▸ DOCUMENT TEXT
Legarda, Chair of the Senate Committee on Environment and Natural Resources, is calling on the government to get serious about biodiversity protection and in implementing a program to build sustainable communities that protect the environment.

“This research on biodiversity hotspot echoes other data about the country’s biodiversity and the signs of its gradual degradation. We are dubbed as one of the megadiverse countries, being among the richest globally in terms of plant and animal species, and because of this we are also the biggest losers of environmental assault,” she stated.

According to the research, 90% of the Philippine archipelago was forested during the 1900s. The original old-growth forest today remains at 3-5%. This has caused a ripple effect in which water, air and other ecological services have been compromised.

“We have unique ecosystems. The report indicated that 44% of the birds in the Philippines can only be found here. This means birdwatching is  a unique experience because species like the Philippine eagle, trogon and the tarictic hornbill cannot be found elsewhere but in our country. Can you imagine a world where your children will only see Philippine eagle on photos, or Philippine tarsier will just be part of stories that the older generation can tell their kids?” Legarda stated.

▸ DATA SECTION
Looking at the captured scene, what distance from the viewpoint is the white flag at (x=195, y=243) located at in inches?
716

▸ REQUESTS
• A. Condense the paragraph of the Philippine biodiversity text that begins "According to the research" into a short bulleted list that keeps its main facts.
• B. Write a continuation of the text on Philippine biodiversity, starting after its final sentence.

▸ RESULTS FOR EACH TASK
• A.
- In the 1900s, 90% of the Philippine archipelago was forested.
- Only 3-5% of the original old-growth forest remains today.
- This loss has had a ripple effect that compromised water, air and other ecological services.

• B.
“The government and all concerned institutions and departments, especially the local government must come up with a strategy to create sustainable communities which will be able to use our biodiversity responsibly,” she  said.

“Education is also vital in our bid to protect our biodiversity. Let us get everyone on board, each member of the community must be aware of what’s happening. We all stand to lose a lot from a biodiversity meltdown,” she stressed.

Legarda has several projects that deal with biodiversity protection. Her most recent work is a collaborative video documentary on Philippine Marine Biodiversity, launched during Earth Day 2014. The video reports the state of the Philippines’ marine biodiversity and what needs to be done to protect it.